- DIRECTION:
Reproduce the complete listing without any deviation.

- RECORD LIST:
+ + + +

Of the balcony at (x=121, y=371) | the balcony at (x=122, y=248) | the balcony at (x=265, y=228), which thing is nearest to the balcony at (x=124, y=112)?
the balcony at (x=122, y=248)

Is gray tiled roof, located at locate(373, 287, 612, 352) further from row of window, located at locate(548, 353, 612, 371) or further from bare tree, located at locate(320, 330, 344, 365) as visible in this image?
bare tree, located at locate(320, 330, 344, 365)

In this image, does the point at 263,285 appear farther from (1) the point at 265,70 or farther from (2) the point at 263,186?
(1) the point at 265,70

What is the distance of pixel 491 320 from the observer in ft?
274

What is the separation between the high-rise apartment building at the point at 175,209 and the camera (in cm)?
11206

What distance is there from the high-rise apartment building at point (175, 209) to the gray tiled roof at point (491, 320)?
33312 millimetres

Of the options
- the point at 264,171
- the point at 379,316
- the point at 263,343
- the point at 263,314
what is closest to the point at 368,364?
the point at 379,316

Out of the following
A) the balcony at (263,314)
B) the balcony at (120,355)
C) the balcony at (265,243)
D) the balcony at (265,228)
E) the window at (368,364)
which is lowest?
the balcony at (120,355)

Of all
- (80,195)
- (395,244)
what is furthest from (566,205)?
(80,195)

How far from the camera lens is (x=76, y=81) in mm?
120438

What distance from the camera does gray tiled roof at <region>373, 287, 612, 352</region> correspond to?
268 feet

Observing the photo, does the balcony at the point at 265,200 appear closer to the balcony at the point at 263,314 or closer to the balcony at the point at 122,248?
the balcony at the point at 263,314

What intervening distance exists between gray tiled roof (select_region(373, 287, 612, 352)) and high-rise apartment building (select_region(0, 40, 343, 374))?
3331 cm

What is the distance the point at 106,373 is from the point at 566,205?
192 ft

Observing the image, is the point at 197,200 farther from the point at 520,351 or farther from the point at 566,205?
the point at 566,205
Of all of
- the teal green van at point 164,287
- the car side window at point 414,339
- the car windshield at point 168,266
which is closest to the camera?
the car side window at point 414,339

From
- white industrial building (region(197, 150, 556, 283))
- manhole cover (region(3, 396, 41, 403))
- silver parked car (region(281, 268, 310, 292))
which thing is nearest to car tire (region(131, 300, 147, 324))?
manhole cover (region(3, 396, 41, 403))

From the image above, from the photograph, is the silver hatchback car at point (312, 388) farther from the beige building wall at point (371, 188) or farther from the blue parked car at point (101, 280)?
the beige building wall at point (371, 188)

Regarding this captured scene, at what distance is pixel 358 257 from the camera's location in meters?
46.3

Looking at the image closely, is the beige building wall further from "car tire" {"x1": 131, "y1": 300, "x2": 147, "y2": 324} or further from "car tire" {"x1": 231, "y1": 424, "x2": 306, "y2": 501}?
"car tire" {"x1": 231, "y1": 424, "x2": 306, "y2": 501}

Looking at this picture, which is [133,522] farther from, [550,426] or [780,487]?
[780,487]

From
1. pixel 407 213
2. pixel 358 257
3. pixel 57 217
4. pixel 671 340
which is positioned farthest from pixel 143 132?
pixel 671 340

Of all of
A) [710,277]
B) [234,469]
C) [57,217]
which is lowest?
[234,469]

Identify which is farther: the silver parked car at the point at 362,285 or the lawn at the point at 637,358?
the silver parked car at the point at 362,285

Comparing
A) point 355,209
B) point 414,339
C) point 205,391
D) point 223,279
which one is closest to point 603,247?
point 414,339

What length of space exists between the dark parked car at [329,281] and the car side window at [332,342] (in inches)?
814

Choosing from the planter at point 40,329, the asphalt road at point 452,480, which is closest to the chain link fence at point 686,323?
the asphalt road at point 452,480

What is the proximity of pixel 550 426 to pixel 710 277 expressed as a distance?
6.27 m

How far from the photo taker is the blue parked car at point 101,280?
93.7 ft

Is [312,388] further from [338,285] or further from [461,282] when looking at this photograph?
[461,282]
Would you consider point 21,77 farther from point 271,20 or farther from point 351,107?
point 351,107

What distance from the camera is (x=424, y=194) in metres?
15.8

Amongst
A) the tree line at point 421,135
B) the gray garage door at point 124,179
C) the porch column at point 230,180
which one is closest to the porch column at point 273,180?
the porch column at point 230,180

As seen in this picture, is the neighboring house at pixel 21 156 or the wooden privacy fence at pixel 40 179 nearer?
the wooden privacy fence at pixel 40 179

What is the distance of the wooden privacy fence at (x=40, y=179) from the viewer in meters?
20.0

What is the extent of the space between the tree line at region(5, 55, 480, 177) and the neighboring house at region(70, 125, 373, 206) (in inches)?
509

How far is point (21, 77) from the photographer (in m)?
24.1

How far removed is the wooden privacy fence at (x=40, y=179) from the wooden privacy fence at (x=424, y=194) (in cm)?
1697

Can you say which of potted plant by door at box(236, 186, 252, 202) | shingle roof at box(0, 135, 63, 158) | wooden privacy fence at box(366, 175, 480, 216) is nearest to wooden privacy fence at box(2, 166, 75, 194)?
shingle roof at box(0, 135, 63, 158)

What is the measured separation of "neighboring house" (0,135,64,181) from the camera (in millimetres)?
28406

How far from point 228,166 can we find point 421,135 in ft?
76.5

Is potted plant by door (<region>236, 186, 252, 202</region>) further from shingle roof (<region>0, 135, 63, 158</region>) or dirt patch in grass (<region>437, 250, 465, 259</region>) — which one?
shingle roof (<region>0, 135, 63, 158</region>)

+ + + +

- COMPLETED TASK:
Of the balcony at (x=121, y=371) | the balcony at (x=122, y=248) | the balcony at (x=265, y=228), which thing is nearest to the balcony at (x=124, y=112)?
the balcony at (x=122, y=248)

Is gray tiled roof, located at locate(373, 287, 612, 352) further from row of window, located at locate(548, 353, 612, 371) or further from bare tree, located at locate(320, 330, 344, 365) as visible in this image?
bare tree, located at locate(320, 330, 344, 365)

In this image, does the point at 263,285 appear farther from (1) the point at 265,70 or farther from (2) the point at 263,186?
(1) the point at 265,70

What is the distance of pixel 491 320 from the observer in ft?
274

What is the separation between the high-rise apartment building at the point at 175,209 and the camera (in cm)?
11206

What distance is there from the high-rise apartment building at point (175, 209) to the gray tiled roof at point (491, 320)?
33312 millimetres

Of the options
- the point at 264,171
- the point at 379,316
- the point at 263,343
- the point at 263,314
what is closest to the point at 368,364?
the point at 379,316

Out of the following
A) the balcony at (263,314)
B) the balcony at (120,355)
C) the balcony at (265,243)
D) the balcony at (265,228)
E) the window at (368,364)
which is lowest?
the balcony at (120,355)

Of all
- (80,195)
- (395,244)
what is furthest from (566,205)?
(80,195)

How far from the camera lens is (x=76, y=81) in mm?
120438

What distance from the camera does gray tiled roof at <region>373, 287, 612, 352</region> correspond to?
268 feet

Observing the photo, does the balcony at the point at 265,200 appear closer to the balcony at the point at 263,314 or closer to the balcony at the point at 122,248?
the balcony at the point at 263,314

What intervening distance exists between gray tiled roof (select_region(373, 287, 612, 352)) and high-rise apartment building (select_region(0, 40, 343, 374))?
3331 cm

What is the distance the point at 106,373 is from the point at 566,205?
192 ft

Observing the image, is the point at 197,200 farther from the point at 520,351 or farther from the point at 566,205?
the point at 566,205
Of all of
- the teal green van at point 164,287
- the car side window at point 414,339
- the car windshield at point 168,266
which is closest to the camera?
the car side window at point 414,339

From
- white industrial building (region(197, 150, 556, 283))
- manhole cover (region(3, 396, 41, 403))
- silver parked car (region(281, 268, 310, 292))
which thing is nearest to car tire (region(131, 300, 147, 324))?
manhole cover (region(3, 396, 41, 403))

From the image above, from the photograph, is the silver hatchback car at point (312, 388) farther from the beige building wall at point (371, 188) or farther from the blue parked car at point (101, 280)?
the beige building wall at point (371, 188)

Regarding this captured scene, at what distance is pixel 358 257 from the camera's location in meters?
46.3

Looking at the image closely, is the beige building wall further from "car tire" {"x1": 131, "y1": 300, "x2": 147, "y2": 324} or further from "car tire" {"x1": 231, "y1": 424, "x2": 306, "y2": 501}?
"car tire" {"x1": 231, "y1": 424, "x2": 306, "y2": 501}

Looking at this picture, which is [133,522] farther from, [550,426] or [780,487]?
[780,487]

From
1. pixel 407 213
2. pixel 358 257
3. pixel 57 217
4. pixel 671 340
which is positioned farthest from pixel 143 132?
pixel 671 340

Of all of
A) [710,277]
B) [234,469]
C) [57,217]
which is lowest?
[234,469]

Identify which is farther: the silver parked car at the point at 362,285 or the lawn at the point at 637,358?
the silver parked car at the point at 362,285

Comparing
A) point 355,209
B) point 414,339
C) point 205,391
D) point 223,279
which one is closest to point 603,247?
point 414,339

What length of space exists between the dark parked car at [329,281] and the car side window at [332,342] (in inches)?
814

Choosing from the planter at point 40,329, the asphalt road at point 452,480, which is closest to the chain link fence at point 686,323?
the asphalt road at point 452,480

What is the proximity of pixel 550 426 to pixel 710 277 expressed as a distance?
6.27 m

How far from the photo taker is the blue parked car at point 101,280?
93.7 ft

Is [312,388] further from [338,285] or further from [461,282] when looking at this photograph?
[461,282]
Would you consider point 21,77 farther from point 271,20 or farther from point 351,107?
point 351,107

What distance from the camera is (x=424, y=194) in metres?
15.8

Amongst
A) the tree line at point 421,135
B) the gray garage door at point 124,179
C) the porch column at point 230,180
which one is closest to the porch column at point 273,180?
the porch column at point 230,180

As seen in this picture, is the neighboring house at pixel 21 156 or the wooden privacy fence at pixel 40 179 nearer?
the wooden privacy fence at pixel 40 179

What is the distance of the wooden privacy fence at (x=40, y=179) from the viewer in meters?
20.0

What is the extent of the space between the tree line at region(5, 55, 480, 177) and the neighboring house at region(70, 125, 373, 206) (in inches)?
509

How far is point (21, 77) from the photographer (in m)?
24.1

How far removed is the wooden privacy fence at (x=40, y=179) from the wooden privacy fence at (x=424, y=194) (in cm)?
1697

Can you say which of potted plant by door at box(236, 186, 252, 202) | shingle roof at box(0, 135, 63, 158) | wooden privacy fence at box(366, 175, 480, 216) is nearest to wooden privacy fence at box(2, 166, 75, 194)?
shingle roof at box(0, 135, 63, 158)

What is the measured separation of "neighboring house" (0,135,64,181) from the camera (in millimetres)?
28406

How far from point 228,166 can we find point 421,135 in ft?
76.5

Is potted plant by door (<region>236, 186, 252, 202</region>) further from shingle roof (<region>0, 135, 63, 158</region>) or dirt patch in grass (<region>437, 250, 465, 259</region>) — which one?
shingle roof (<region>0, 135, 63, 158</region>)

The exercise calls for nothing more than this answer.